Now streaming on Prime Video—and released in tandem with Lopez’s new album, This Is Me… Now—this new 65-minute special isn’t so much a movie as it is a visual album. Directed by Dave Meyers, and written by Lopez and Matt Walton, This Is Me… Now: A Love Story is sort of like Beyoncé’s Lemonade, but a heck of a lot more campy. At it’s core, it’s a tribute to Lopez and Affleck’s once-in-a-lifetime love story, following Lopez’s emotional journey after the infamous Bennifer break-up in 2004. Lopez cheerfully pokes fun at her many relationships and marriages that followed. Ultimately, her character in This Is Me… Now: A Love Story must find herself before she is able to find her way back to her one true love, aka Ben Affleck.
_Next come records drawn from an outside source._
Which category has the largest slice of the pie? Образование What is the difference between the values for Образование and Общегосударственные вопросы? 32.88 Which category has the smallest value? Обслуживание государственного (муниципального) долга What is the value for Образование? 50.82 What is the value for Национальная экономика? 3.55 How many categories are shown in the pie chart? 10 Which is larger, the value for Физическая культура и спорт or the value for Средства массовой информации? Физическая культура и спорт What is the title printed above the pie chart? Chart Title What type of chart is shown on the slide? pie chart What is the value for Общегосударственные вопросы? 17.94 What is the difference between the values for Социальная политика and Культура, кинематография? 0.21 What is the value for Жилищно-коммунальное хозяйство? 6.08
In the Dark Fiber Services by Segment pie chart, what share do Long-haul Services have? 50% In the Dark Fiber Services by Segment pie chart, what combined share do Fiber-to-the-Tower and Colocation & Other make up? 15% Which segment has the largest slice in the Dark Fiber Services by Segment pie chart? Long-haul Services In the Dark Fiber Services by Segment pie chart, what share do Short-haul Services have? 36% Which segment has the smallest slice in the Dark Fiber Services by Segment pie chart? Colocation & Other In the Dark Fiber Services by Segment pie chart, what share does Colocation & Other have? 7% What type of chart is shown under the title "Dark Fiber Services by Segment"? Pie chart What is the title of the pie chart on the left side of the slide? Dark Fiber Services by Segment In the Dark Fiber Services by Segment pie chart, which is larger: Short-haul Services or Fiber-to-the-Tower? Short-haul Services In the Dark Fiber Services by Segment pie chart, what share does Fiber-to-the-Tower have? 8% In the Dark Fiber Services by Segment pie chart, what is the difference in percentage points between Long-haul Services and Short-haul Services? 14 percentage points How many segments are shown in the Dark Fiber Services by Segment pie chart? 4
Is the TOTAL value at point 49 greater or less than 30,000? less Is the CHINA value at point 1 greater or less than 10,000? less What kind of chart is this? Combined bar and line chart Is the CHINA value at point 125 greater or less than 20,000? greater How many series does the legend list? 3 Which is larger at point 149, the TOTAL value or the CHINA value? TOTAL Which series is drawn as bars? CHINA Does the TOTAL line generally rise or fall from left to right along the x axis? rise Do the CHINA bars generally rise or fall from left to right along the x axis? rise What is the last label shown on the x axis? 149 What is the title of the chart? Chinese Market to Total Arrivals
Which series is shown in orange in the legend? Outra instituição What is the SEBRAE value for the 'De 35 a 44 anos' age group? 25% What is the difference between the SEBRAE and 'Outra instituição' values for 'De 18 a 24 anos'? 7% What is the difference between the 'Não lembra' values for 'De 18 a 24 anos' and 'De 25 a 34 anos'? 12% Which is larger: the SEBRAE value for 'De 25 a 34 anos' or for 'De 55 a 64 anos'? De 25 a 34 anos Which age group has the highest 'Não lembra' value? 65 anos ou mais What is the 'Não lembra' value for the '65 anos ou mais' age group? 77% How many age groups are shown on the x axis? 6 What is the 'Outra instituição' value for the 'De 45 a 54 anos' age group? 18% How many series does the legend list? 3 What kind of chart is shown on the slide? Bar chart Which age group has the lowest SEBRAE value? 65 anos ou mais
Though he’s never mentioned by name, and though you never see his face, Affleck is clearly the man driving the motorcycle at the beginning of the film, representing the guy that Lopez’s character was truly in love with… until his motorcycle crashes and burns. (Just like the relationship! Get it?) But you do see Affleck’s face when he appears as a different character: Rex Stone, the absolutely ridiculous host of the fictional cable news segment, “The Truth Report.”

Ben Affleck as Rex Stone in This Is Me Now
Photo: Prime Video

Viewers may not recognize Affleck right away, given that he’s wearing a long, blonde wig, a fake nose, prosthetic wrinkles, bright white veneers, and speaks in a rough Southern drawl. But trust me, that’s Affleck. Rex first appears before the first music video, berating his viewers on the lost art of loving people. “All we do is slap sexy graphics and theme songs on videos of people being assholes to one and other,” Affleck rants to the camera, while a sensationalist graphic asks if true love is real. “We have no love for each other! We have no love for ourselves!”

It’s hard to take him seriously when he looks like a cross between an aging ’70s pop star and Donald Trump, but he does have a point.

Ben Affleck as Rex Stone the news anchor in This Is Me Now movie
Photo: Amazon Prime

Those veneers will haunt my nightmares.

Rex shows up again soon after, before the “Rebound” music video, with more grips about the state of love in today’s society. “In 2012, the No. 1 question people asked was, ‘What is love?'” Affleck tells his fake audience. “As of today, the top 10 questions are: What should I watch? Where my refund? How you like me now? Why women kill? Will I get laid? Is Europe a country? How I screenshot a Mac? Am I pregerant? And why my poop green?”

Who wrote Rex Stone’s script, and why do I feel like it may have been Affleck himself? He’s having a little bit too much fun with these lines.

Unfortunately, save for a brief appearance around the movie’s halfway mark, that’s the last we see of Rex Stone until the end of the movie. But be sure to stick around for the mid-credits scene, which features one last bit of love advice from “ol’ Rexy.”

“Loving yourself means never having to say, ‘I’m lonely,'” Affleck tells the camera sagely. “It means ol’ Rexy can go down to the lobby bar, order the oysters and a club soda, and go to bed smiling. Even though the waitress was mean as a diabetic honey-badger. Because only you can let the love in your heart die. And you should never let it die.”

Ben Affleck as Rex Stone in This Is Me Now
Photo: Amazon Studios

I mean… wow. Just wow. What more is there to say after that?